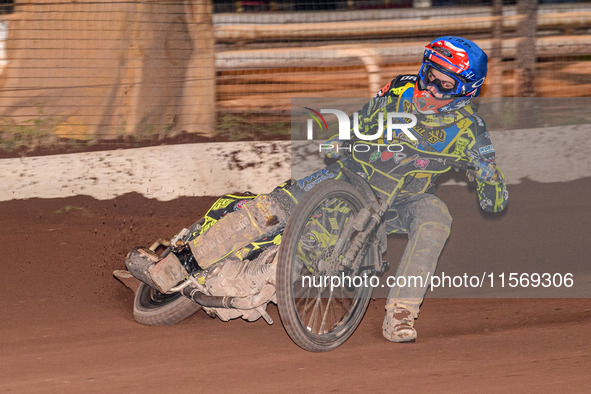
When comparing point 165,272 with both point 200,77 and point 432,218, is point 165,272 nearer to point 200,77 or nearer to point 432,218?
point 432,218

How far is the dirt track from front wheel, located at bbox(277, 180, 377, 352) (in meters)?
0.15

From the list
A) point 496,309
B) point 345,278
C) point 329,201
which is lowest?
point 496,309

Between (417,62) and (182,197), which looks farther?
(417,62)

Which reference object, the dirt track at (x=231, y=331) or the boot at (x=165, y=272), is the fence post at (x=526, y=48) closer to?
the dirt track at (x=231, y=331)

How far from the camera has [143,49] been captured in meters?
8.91

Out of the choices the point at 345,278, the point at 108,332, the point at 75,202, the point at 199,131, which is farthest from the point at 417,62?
the point at 108,332

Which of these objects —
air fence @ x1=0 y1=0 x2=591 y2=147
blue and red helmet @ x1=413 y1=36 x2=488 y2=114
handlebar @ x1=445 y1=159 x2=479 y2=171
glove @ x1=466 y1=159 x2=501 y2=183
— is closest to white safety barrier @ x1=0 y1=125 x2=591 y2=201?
air fence @ x1=0 y1=0 x2=591 y2=147

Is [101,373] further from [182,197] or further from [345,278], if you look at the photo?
[182,197]

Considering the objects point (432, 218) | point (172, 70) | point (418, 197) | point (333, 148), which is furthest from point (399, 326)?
point (172, 70)

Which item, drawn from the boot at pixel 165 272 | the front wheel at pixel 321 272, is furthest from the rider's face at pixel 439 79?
the boot at pixel 165 272

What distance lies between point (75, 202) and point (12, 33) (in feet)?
9.41

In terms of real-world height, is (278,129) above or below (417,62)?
below

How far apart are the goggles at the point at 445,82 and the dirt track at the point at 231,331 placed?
61.7 inches

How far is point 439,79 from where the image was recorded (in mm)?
4883
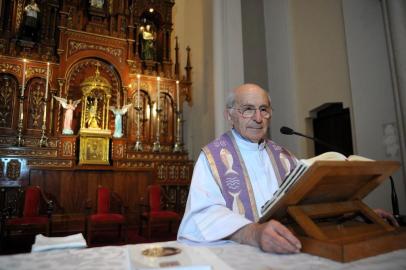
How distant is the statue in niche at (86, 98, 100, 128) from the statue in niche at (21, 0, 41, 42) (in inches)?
78.5

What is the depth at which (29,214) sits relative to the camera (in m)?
4.65

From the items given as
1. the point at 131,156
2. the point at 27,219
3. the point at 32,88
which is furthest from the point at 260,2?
the point at 27,219

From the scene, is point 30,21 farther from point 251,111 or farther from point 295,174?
point 295,174

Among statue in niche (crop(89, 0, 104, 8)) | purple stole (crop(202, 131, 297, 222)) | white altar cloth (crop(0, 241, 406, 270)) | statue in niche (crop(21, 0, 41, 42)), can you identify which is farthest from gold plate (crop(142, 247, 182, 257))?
statue in niche (crop(89, 0, 104, 8))

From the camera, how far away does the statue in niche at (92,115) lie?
6510 mm

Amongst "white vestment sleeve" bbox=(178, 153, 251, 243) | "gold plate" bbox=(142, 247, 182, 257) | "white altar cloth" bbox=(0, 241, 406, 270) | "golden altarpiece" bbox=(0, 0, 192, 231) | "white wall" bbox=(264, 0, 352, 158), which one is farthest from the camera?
"golden altarpiece" bbox=(0, 0, 192, 231)

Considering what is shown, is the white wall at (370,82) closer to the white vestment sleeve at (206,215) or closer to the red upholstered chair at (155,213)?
the white vestment sleeve at (206,215)

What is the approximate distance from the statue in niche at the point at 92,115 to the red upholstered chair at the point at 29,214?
1.91 m

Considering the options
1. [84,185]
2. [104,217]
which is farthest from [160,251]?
[84,185]

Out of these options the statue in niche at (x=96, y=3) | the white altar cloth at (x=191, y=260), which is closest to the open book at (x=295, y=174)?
the white altar cloth at (x=191, y=260)

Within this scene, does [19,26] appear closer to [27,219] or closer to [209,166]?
[27,219]

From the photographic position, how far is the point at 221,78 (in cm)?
566

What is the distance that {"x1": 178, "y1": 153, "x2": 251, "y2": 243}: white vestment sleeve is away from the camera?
1.43 meters

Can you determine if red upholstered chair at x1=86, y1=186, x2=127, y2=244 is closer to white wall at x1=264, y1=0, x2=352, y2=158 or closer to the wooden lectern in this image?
white wall at x1=264, y1=0, x2=352, y2=158
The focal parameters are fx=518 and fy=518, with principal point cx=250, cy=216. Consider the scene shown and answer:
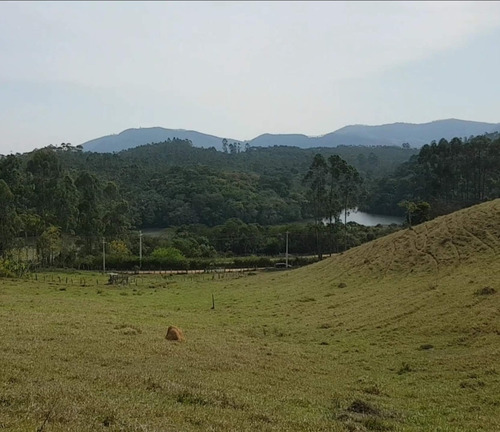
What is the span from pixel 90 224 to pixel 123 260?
505 inches

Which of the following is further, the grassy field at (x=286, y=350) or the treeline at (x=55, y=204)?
the treeline at (x=55, y=204)

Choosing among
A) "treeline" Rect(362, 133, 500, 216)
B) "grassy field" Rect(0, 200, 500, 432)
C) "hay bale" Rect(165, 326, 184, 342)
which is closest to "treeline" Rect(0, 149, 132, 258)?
"grassy field" Rect(0, 200, 500, 432)

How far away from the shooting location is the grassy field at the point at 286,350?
12.9m

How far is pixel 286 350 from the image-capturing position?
26.9 metres

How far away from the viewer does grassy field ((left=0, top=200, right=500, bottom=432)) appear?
12.9 metres

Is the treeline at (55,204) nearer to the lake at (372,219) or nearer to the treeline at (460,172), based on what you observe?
the treeline at (460,172)

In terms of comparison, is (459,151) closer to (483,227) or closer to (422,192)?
(422,192)

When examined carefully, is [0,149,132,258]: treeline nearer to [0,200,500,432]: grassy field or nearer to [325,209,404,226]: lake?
[0,200,500,432]: grassy field

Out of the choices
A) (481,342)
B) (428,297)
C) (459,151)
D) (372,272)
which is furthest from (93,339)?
(459,151)

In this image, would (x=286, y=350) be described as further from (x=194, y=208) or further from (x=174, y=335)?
(x=194, y=208)

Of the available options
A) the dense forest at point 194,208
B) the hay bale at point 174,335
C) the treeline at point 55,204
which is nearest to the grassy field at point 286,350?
the hay bale at point 174,335

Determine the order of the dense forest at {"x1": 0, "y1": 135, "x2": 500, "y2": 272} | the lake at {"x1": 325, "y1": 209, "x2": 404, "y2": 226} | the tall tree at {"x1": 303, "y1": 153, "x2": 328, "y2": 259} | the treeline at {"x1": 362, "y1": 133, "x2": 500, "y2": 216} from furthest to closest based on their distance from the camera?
the lake at {"x1": 325, "y1": 209, "x2": 404, "y2": 226}
the treeline at {"x1": 362, "y1": 133, "x2": 500, "y2": 216}
the tall tree at {"x1": 303, "y1": 153, "x2": 328, "y2": 259}
the dense forest at {"x1": 0, "y1": 135, "x2": 500, "y2": 272}

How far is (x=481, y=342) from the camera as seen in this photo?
24797mm

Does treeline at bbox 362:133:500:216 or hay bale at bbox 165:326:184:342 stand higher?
treeline at bbox 362:133:500:216
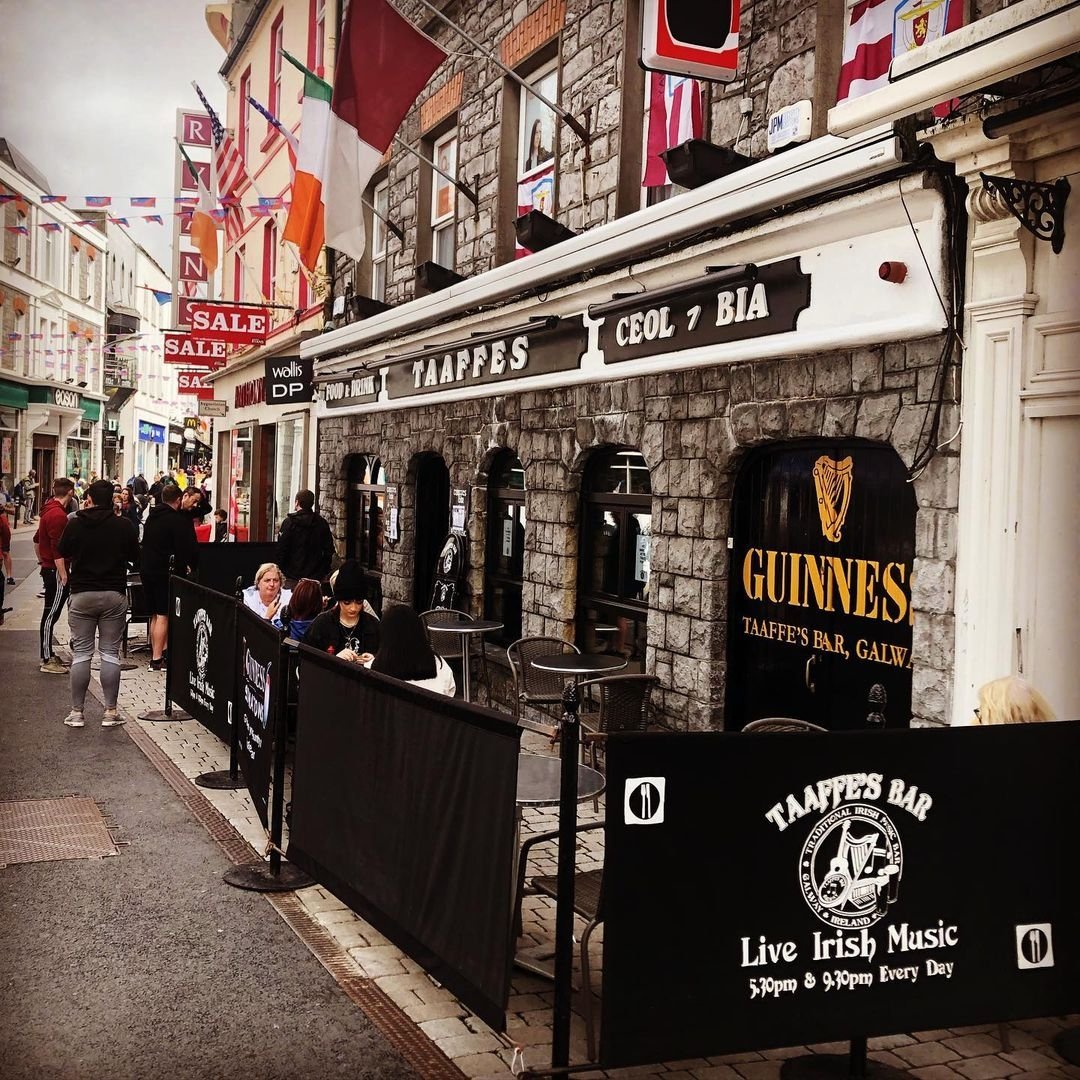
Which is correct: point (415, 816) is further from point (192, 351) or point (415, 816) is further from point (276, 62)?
point (192, 351)

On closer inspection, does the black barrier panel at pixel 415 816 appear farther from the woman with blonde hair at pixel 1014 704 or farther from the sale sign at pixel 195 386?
the sale sign at pixel 195 386

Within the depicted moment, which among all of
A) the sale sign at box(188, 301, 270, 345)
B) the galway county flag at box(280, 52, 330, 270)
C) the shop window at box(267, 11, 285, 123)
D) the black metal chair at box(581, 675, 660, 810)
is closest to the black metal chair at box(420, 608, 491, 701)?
the black metal chair at box(581, 675, 660, 810)

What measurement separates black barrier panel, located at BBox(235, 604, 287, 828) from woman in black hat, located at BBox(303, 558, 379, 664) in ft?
1.77

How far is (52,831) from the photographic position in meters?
6.36

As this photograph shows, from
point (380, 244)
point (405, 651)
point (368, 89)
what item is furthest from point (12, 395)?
point (380, 244)

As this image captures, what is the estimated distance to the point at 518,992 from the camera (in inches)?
177

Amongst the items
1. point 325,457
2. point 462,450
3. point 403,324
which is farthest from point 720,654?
point 325,457

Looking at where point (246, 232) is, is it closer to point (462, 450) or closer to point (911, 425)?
point (462, 450)

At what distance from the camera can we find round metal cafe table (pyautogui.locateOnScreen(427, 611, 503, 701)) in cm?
989

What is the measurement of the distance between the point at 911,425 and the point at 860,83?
7.58ft

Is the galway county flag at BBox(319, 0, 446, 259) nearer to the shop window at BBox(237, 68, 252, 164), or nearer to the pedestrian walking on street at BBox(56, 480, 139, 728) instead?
the pedestrian walking on street at BBox(56, 480, 139, 728)

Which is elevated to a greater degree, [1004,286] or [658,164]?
[658,164]

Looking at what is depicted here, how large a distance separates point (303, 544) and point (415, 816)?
978 centimetres

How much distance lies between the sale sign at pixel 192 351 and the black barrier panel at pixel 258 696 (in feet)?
45.4
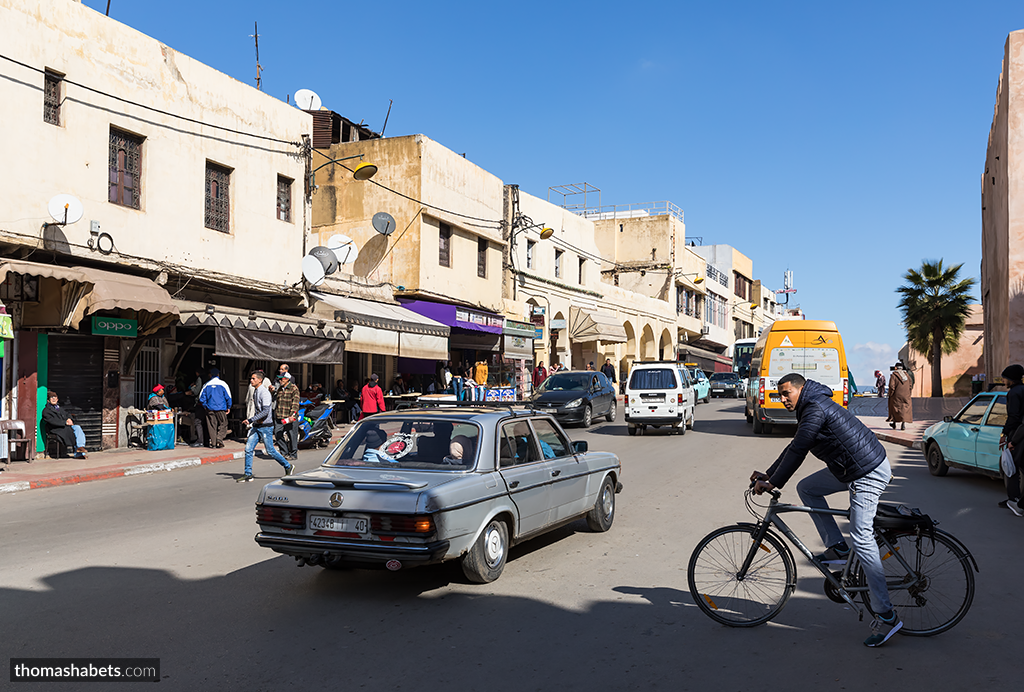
--*--
What you need to do: Copy the stretch of the material above from the line containing "Is the galway" through the end of the material, reproducing each line unchanged and leaving out the pictures.

Exercise result:
Is the galway county flag at BBox(319, 0, 446, 259) nearer to the shop window at BBox(237, 68, 252, 164), or nearer to the pedestrian walking on street at BBox(56, 480, 139, 728) instead?
the pedestrian walking on street at BBox(56, 480, 139, 728)

Which is elevated to a greater degree, [1004,286] or [658,164]?
[658,164]

Looking at what is depicted here, how large a distance separates point (303, 544) and point (415, 816)?
978 centimetres

How much distance lies between the sale sign at pixel 192 351 and the black barrier panel at pixel 258 696 (in feet)?
45.4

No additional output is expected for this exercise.